O Censo Demográfico de 2022 do IBGE revelou os principais estados de origem de quem migrou para Blumenau nos cinco anos anteriores à pesquisa. No topo da lista, está o Pará com 4.810 novos moradores. Segundo Eduardo Werneck Ribeiro, geógrafo e professor do Instituto Federal Catarinense, a migração contemporânea mantém traços históricos. “A motivação era, obviamente, a questão da busca de oportunidades e melhores condições de vida. Por mais que as circunstâncias históricas sejam diferentes, como a colonização; a outra se dá por uma perspectiva de renda e busca por emprego”, afirma. Para a geografia, o processo migratório costuma passar por quatro etapas: pioneirismo, estabelecimento, atração e rede de apoio.

“Quando o pioneiro vem, estabelece, desbrava e, a partir disso, começa a contar para a sua rede particular de amigos e familiares que teve sucesso, isso começa a ser difundido. Essa pessoa passa a ser uma referência”, esclarece. O geógrafo explica que, com essa comunicação “boca a boca”, as histórias de sucesso e encontro de uma qualidade de vida melhor, às vezes, mobilizam famílias inteiras a migrar.

**REGISTROS DO EXERCÍCIO:**

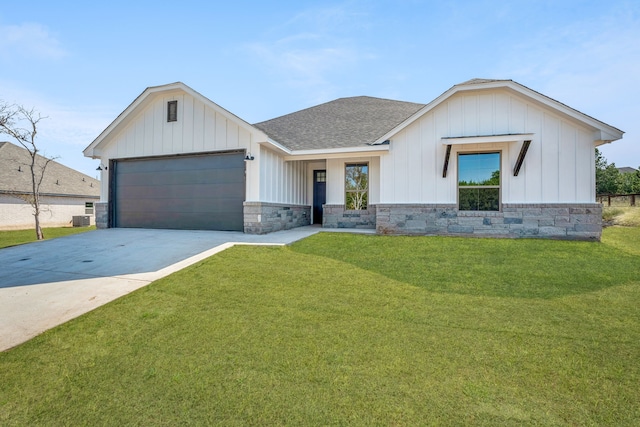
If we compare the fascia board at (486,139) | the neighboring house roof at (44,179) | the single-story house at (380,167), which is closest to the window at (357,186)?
the single-story house at (380,167)

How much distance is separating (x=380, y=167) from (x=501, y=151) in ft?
11.6

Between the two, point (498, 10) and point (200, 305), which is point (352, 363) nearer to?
point (200, 305)

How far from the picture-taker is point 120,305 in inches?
146

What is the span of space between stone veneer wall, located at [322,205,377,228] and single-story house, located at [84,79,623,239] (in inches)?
1.6

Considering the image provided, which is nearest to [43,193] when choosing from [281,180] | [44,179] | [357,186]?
[44,179]

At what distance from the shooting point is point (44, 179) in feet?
66.6

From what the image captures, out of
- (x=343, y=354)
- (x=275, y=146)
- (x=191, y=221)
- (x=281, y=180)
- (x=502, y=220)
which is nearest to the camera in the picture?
(x=343, y=354)

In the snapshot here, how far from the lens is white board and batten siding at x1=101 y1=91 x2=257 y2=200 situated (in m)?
9.17

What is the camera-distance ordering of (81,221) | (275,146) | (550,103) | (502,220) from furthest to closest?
(81,221) < (275,146) < (502,220) < (550,103)

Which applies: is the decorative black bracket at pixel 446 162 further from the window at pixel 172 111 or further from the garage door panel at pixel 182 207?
the window at pixel 172 111

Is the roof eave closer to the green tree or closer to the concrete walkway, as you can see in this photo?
the concrete walkway

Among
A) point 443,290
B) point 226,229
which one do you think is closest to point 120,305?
point 443,290

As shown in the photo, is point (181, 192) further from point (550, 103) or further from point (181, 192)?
point (550, 103)

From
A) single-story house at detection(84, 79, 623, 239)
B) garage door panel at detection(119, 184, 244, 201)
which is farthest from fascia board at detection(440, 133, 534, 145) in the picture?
garage door panel at detection(119, 184, 244, 201)
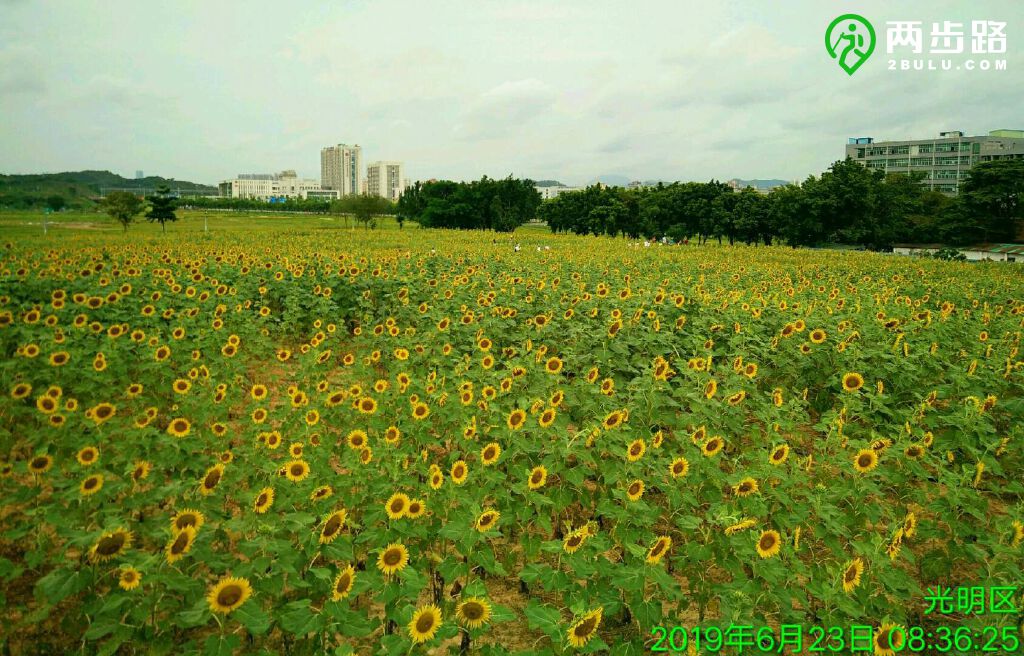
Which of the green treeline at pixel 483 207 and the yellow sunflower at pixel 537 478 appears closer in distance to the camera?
the yellow sunflower at pixel 537 478

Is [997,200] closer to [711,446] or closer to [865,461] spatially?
[865,461]

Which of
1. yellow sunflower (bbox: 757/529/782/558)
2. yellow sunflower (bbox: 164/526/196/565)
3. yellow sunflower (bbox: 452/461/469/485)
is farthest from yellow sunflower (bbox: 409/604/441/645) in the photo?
yellow sunflower (bbox: 757/529/782/558)

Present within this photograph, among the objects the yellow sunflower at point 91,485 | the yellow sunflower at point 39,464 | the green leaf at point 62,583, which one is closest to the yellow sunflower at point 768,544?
the green leaf at point 62,583

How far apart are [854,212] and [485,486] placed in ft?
165

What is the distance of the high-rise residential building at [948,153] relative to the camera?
10169 cm

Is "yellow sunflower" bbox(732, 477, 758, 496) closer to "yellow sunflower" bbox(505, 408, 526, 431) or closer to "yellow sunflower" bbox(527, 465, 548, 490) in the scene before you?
"yellow sunflower" bbox(527, 465, 548, 490)

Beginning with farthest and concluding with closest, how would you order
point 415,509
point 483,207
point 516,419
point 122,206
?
point 483,207 → point 122,206 → point 516,419 → point 415,509

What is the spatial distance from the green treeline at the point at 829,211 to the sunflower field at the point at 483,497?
43238 mm

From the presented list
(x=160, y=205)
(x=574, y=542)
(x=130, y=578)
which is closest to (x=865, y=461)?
(x=574, y=542)

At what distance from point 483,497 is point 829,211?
49.4 metres

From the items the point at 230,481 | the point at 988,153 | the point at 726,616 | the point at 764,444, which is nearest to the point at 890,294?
the point at 764,444

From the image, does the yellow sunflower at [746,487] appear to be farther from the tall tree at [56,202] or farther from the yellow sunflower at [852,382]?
the tall tree at [56,202]

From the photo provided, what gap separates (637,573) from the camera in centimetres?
248

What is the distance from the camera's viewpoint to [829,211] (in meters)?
43.5
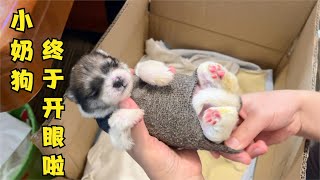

**INSTRUÇÕES:**
1. Você pode reproduzir, sem alterações, as linhas dos registros desde a que contém "What is the spatial" até o fim dos registros, incluindo as duas extremidades e omitindo as imagens?
2. Como prosseguiria o texto sobre a migração para Blumenau? Dê continuidade a ele a partir da última frase apresentada.
O texto e os registros têm origens distintas.

**RESPOSTAS FINAIS:**
1.
What is the spatial distance from the green treeline at the point at 829,211 to the sunflower field at the point at 483,497?
43238 mm

From the presented list
(x=160, y=205)
(x=574, y=542)
(x=130, y=578)
which is closest to (x=865, y=461)?
(x=574, y=542)

At what distance from point 483,497 is point 829,211?
49.4 metres

From the items the point at 230,481 | the point at 988,153 | the point at 726,616 | the point at 764,444, which is nearest to the point at 890,294?
the point at 764,444

From the image, does the yellow sunflower at [746,487] appear to be farther from the tall tree at [56,202] or farther from the yellow sunflower at [852,382]?
the tall tree at [56,202]

From the photo provided, what gap separates (637,573) from the camera in centimetres?
248

What is the distance from the camera's viewpoint to [829,211] (in meters)?
43.5

2.
“A identidade é realmente um elemento importante quando pensamos em uma homogeneidade social. O Brasil é um país heterogêneo. A música do Chico Buarque conta bem isso: ‘O meu pai era paulista, meu avô, pernambucano, o meu bisavô, mineiro’ e assim vai. Então, essa leitura de uma nação homogênea no Brasil não rola”, aponta.

A experiência sensorial do Varanda Amazônica traz essa teoria para a prática. Tacacá e maniçoba exalam os aromas, os temperos despertam o paladar, o som do carimbó e da roda de dança contagiam. Para Blumenau, cidade com forte identidade alemã e italiana, o restaurante abre uma janela para outra cultura, como lembrete de que a cidade vai além das tradições fundadoras.

“Por mais que a gente tenha uma iniciação na colônia na cidade alemã, ela não pode ficar rotulada para sempre como uma colônia alemã. Conservar a memória dos que conseguiram chegar aqui e se estabelecer primeiro é muito importante, mas não pode ser exclusivamente sobre ela. Existem outras histórias não contadas, outros fluxos chegando e nós devemos dar a mesma atenção a eles”, explica Ribeiro.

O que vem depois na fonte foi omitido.